Worin besteht diese Eigenleistung?
Konstantin: Arbeit und Materialien, die wir selber leisten. Also zum Beispiel Abrissarbeiten, Verkleidung von Schächten oder auch das Bauen von Möbeln in unserer eigenen Werkstatt.
Auf Eurer Homepage gibt es bei der Bewerbung auch eine Bezugnahme zu Eurem Leitbild. Wie sieht dieses genau aus und wie überträgt sich das beispielsweise auf den Alltag?
Julie: Das sind unsere Grundgedanken, auf denen das Projekt aufbaut und die wir versuchen in die Realität umzusetzen.
Konstantin: Anhand dieses Leitbilds haben wir einige Kategorien abgeleitet, die jede:r Bewerber:in auf seine eigene Weise umsetzen sollte. Weil so ein selbstverwaltetes Wohnheim eben nicht selbstverständlich funktioniert und es problematisch wird, wenn jemand gar keinen Bock auf Gemeinschaft hat. Da geht es nicht darum, hart zu filtern, sondern sicherzustellen, dass Einziehende sich auch für das Projekt interessieren.
Es sind ja noch einige Plätze frei. Wie genau läuft die Bewerbung ab?

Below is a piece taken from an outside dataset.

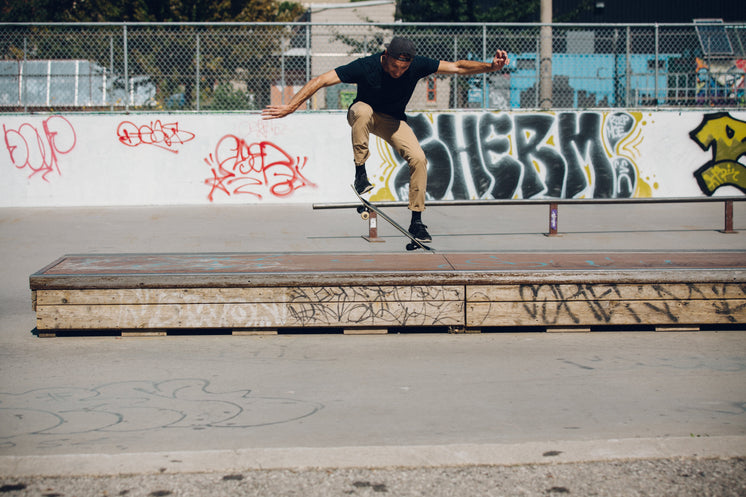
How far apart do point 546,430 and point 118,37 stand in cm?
1387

Julie: Es gibt ein Bewerbungsformular auf unserer Internetseite, wo man etwas über sich und unser Projekt schreiben kann. Anschließend wird man zu einem Auswahltag eingeladen, an dem es eine Projektvorstellung, eine Gruppenphase, ein generelles Kennenlernen sowie Einzelgespräche gibt.

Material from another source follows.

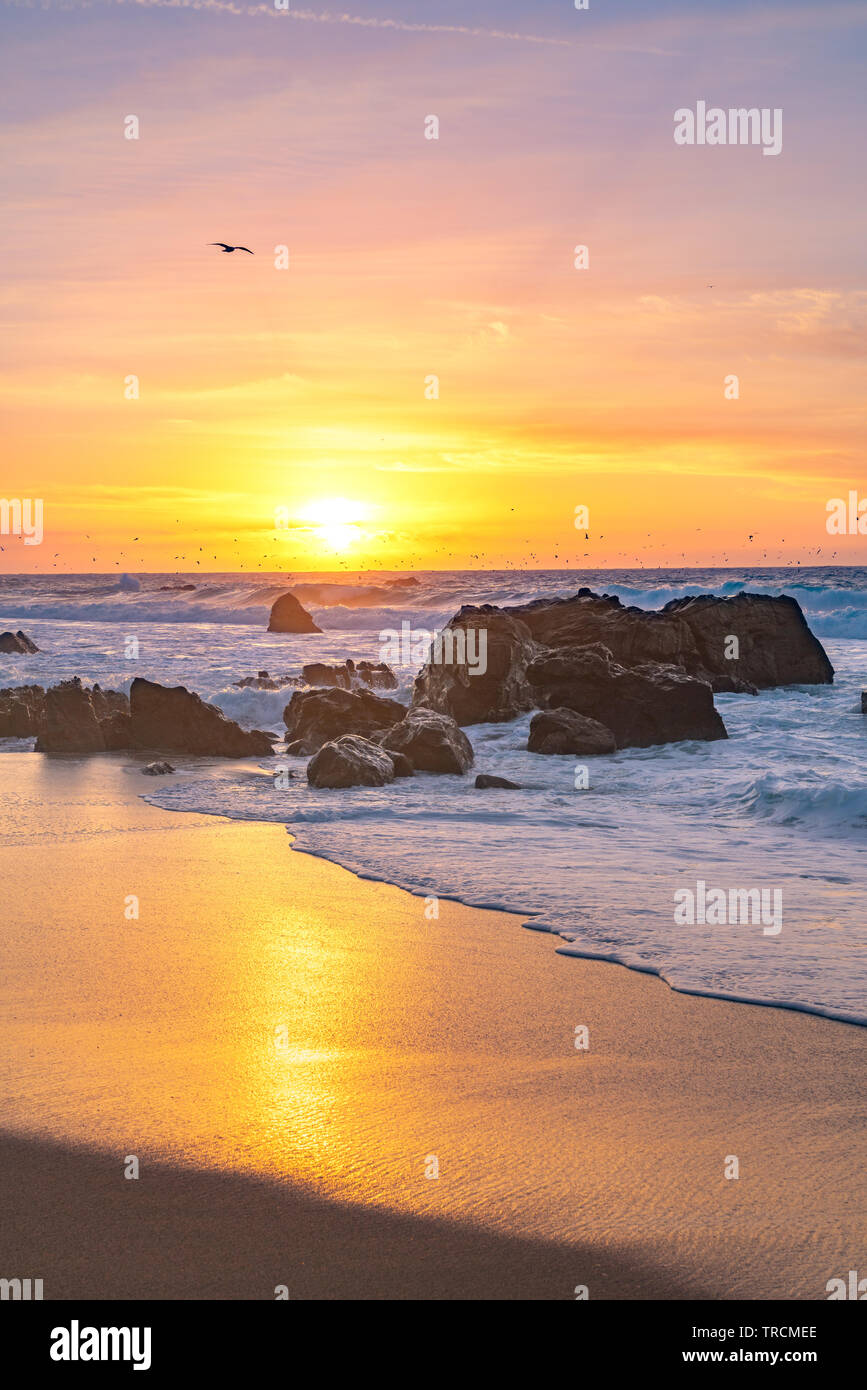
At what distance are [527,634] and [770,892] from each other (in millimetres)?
12680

Trotzdem wird die Bewerbung allgemein eher als kompliziert empfunden. Seht ihr das auch so?
Julie: Natürlich ist das ein relativ langer Prozess, trotzdem haben wir bisher sehr viel positives Feedback bekommen, dass gerade dieses ausführliche Kennenlernen sehr inspirierend und angenehm ist.

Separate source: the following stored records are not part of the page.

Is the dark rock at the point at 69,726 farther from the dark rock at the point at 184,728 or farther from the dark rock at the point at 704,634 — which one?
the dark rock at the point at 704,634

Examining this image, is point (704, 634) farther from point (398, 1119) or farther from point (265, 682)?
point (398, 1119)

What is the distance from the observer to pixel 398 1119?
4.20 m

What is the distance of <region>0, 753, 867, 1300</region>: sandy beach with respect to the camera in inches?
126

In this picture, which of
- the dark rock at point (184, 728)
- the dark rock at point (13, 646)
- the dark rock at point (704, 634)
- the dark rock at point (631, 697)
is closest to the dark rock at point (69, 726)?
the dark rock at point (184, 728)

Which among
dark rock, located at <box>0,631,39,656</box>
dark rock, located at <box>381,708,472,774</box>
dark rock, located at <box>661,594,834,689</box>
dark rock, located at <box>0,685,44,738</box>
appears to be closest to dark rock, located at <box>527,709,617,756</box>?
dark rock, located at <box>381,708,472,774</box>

Konstantin: Dazu gab es immer viele Diskussionen, aber gerade weil wir ein Projekt sind, das auf Gemeinschaft aufbaut, ist uns ein Kennenlernen sehr wichtig. Wir versuchen, es deswegen so entspannt wie möglich zu gestalten.
Habt ihr da Tipps, wie man die Bewerbung am besten angeht?
Konstantin: Da sind zwei Sachen wichtig: grob zu wissen, worum es in dem Projekt geht, es dazu am besten mögen und einfach entspannt zu sein. Wir wollen bei dem Ganzen nur sicherstellen, dass die Selbstverwaltung später funktioniert.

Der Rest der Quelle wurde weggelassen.